# Задания:
**a.** Замените «Толстого» на «писателя» в отрывке статьи о повести «Юность» и приведите весь этот отрывок, начиная со слов «Хотя между второй» и заканчивая словами «судьбе всей страны.».
**b.** В каком журнале и когда впервые напечатали повесть «Юность», если верить статье о ней?
**c.** Допишите продолжение статьи о повести Толстого «Юность», начиная сразу после её последнего предложения.

# Исходный текст:
________

ПОВЕСТЬ «ЮНОСТЬ» В ДУХОВНОМ И ТВОРЧЕСКОМ ДВИЖЕНИИ ТОЛСТОГО

    А.В. Гулин

Завершающая часть «автобиографической» трилогии Толстого – повесть «Юность» (хотя во время работы над ней Толстой еще не оставил окончательно мысли о продолжении романа «Четыре эпохи развития») была написана в 1855–1856 гг. и увидела свет в январском номере журнала «Современник» за 1857 г. Между окончанием этой повести и предшествующими ей частями единого замысла поместилось важнейшее событие творческой биографии писателя – работа над Севастопольскими рассказами. Первые главы «Юности» создавались на позициях под Севастополем и в самом осажденном городе во время службы Толстого в апреле-мае 1855 г. на 4-м бастионе. В отличие от единовременно написанных рассказов о Крымской войне, чуть более позднего рассказа «Метель» и повести «Два гусара», работа над «Юностью» продолжала оставаться «сквозной», сопутствовала многим из этих замыслов или же возобновлялась по их окончании.

Хотя между второй частью трилогии – «Отрочеством» и возникновением «Юности» не было значительного временного «разрыва», все же новая повесть в определенной мере испытала на себе воздействие тех перемен, что произошли в жизни Толстого, да и в судьбе всей страны.

Опыт участия в Севастопольской обороне, конечно, обогатил внутренний мир писателя, «раздвинул» горизонты восприятия Толстым национальной действительности. Возвращение в Центральную Россию, резкая смена окружения, знакомство, едва ли не в одночасье, с петербургской, московской литературной средой, встречи и беседы на равных с людьми, которые почитались в образованном мире «властителями дум», тоже по-своему вывели писателя из того одинокого «философического равновесия», в котором он нередко пребывал, находясь на военной службе. В свою очередь, эпоха, наступившая после смерти в 1855 г. Николая Первого, с ее преобразовательными планами и нарождающимся культом публичности, как нельзя больше способствовала на первых порах своего рода внутреннему «рассредоточению».

Во всяком случае, философский «градус» новой повести оказался несколько «пониженным» сравнительно с более ранними частями трилогии. Временами даже создается впечатление, что писателю приходилось как бы насильственно «возвращать» себя в русло давнишнего замысла. Впрочем, само по себе философское «ядро» произведения не стало от этого другим. Помимо всего, что было связано с характером эпохи, собственной судьбой художника, поэтический строй и проблематику «Юности» видоизменили, прежде всего, «внутренние посылки», заложенные в первоначальном плане «Четырех эпох развития».

________

# Предоставленные данные:
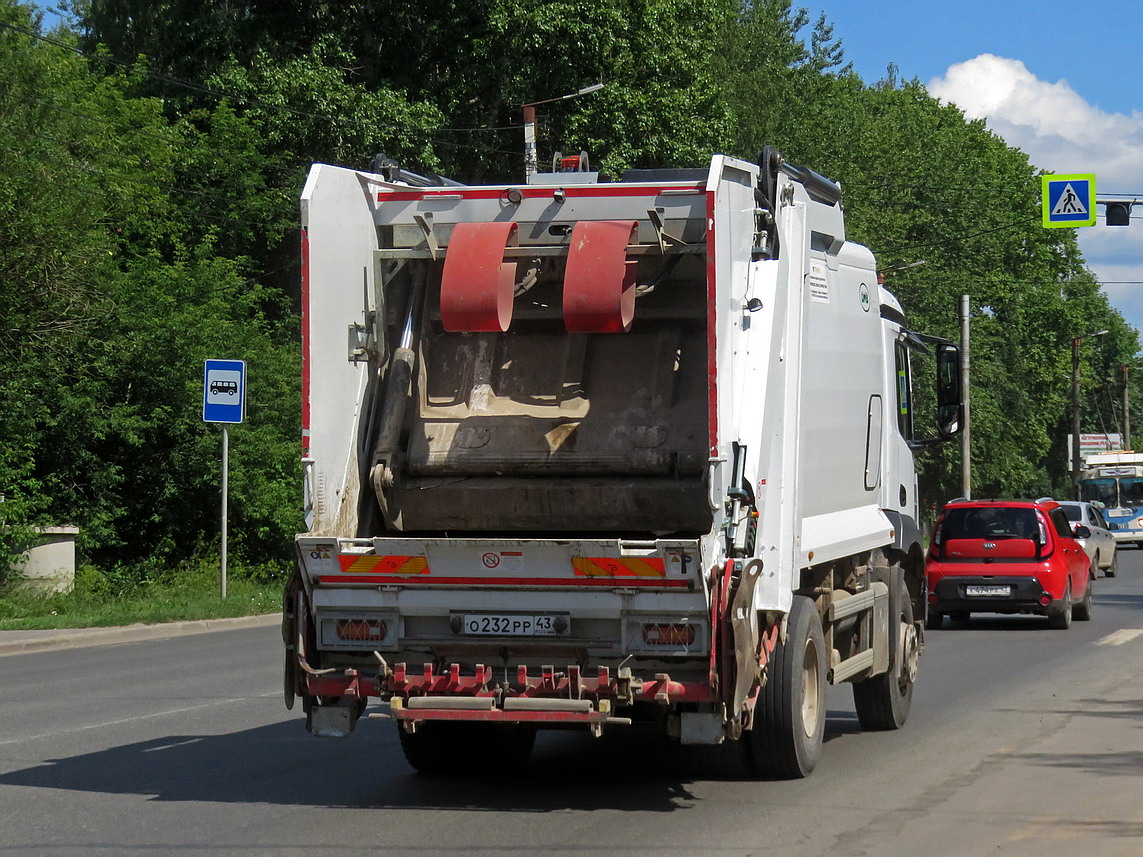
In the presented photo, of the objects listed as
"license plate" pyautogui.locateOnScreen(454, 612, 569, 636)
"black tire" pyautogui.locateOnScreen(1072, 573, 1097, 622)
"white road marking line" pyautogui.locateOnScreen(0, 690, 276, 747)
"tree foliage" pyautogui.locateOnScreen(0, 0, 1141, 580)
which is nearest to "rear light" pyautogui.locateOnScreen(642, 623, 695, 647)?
"license plate" pyautogui.locateOnScreen(454, 612, 569, 636)

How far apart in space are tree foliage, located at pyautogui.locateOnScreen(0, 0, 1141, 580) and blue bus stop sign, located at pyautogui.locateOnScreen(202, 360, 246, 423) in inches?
114

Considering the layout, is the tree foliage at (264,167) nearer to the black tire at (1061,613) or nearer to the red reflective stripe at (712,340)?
the black tire at (1061,613)

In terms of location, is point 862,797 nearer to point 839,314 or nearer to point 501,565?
point 501,565

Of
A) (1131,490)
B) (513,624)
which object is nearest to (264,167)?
(513,624)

________

# Ответы по заданиям:
**a.**
Хотя между второй частью трилогии – «Отрочеством» и возникновением «Юности» не было значительного временного «разрыва», все же новая повесть в определенной мере испытала на себе воздействие тех перемен, что произошли в жизни писателя, да и в судьбе всей страны.

**b.** В январском номере журнала «Современник» за 1857 год.

**c.**
Замысел романа при своем возникновении определенно отражал религиозно-философские воззрения писателя в начальную жизненную пору: веру в Бога как безличное всепроникающее доброе начало бытия, соотнесение понятия о божественном с эмоциональным, природным началом в мире и человеке, отрицание греха как свойства земной жизни, идентификацию эмоционального и нравственного. Прямым следствием такого исповедания веры явилось ключевое для мировоззрения писателя понятие о земном блаженстве как естественной норме бытия. Одновременно у Толстого сформировалось представление об отрицательном мировом начале, противопоставленном духовному идеалу художника. Таковым выступало личностное, сознательное начало в мироздании, образующее оформленный, цивилизованный порядок вещей.

Художественное творчество Толстого, начиная с первых его произведений, несло на себе мощную печать этого религиозно-философского мира, по сути, выросло из него. Об этом точно сказал годы спустя В.В. Розанов: «Его первое произведение “Детство и отрочество” есть уже философия в самой теме своей; и что бы еще ни писал Толстой, всегда заметно для внимательного читателя, что он философствует образами, что он есть вечный и неутомимый философ; и только потому, что тема его философии есть “человек” и “жизнь” – иллюстрации к ней выстраиваются в страницы рассказов и романов»[1 - Розанов В.В. Гр. Л.Н. Толстой // Розанов В.В. О писательстве и писателях. – М., 1995. – С. 31.].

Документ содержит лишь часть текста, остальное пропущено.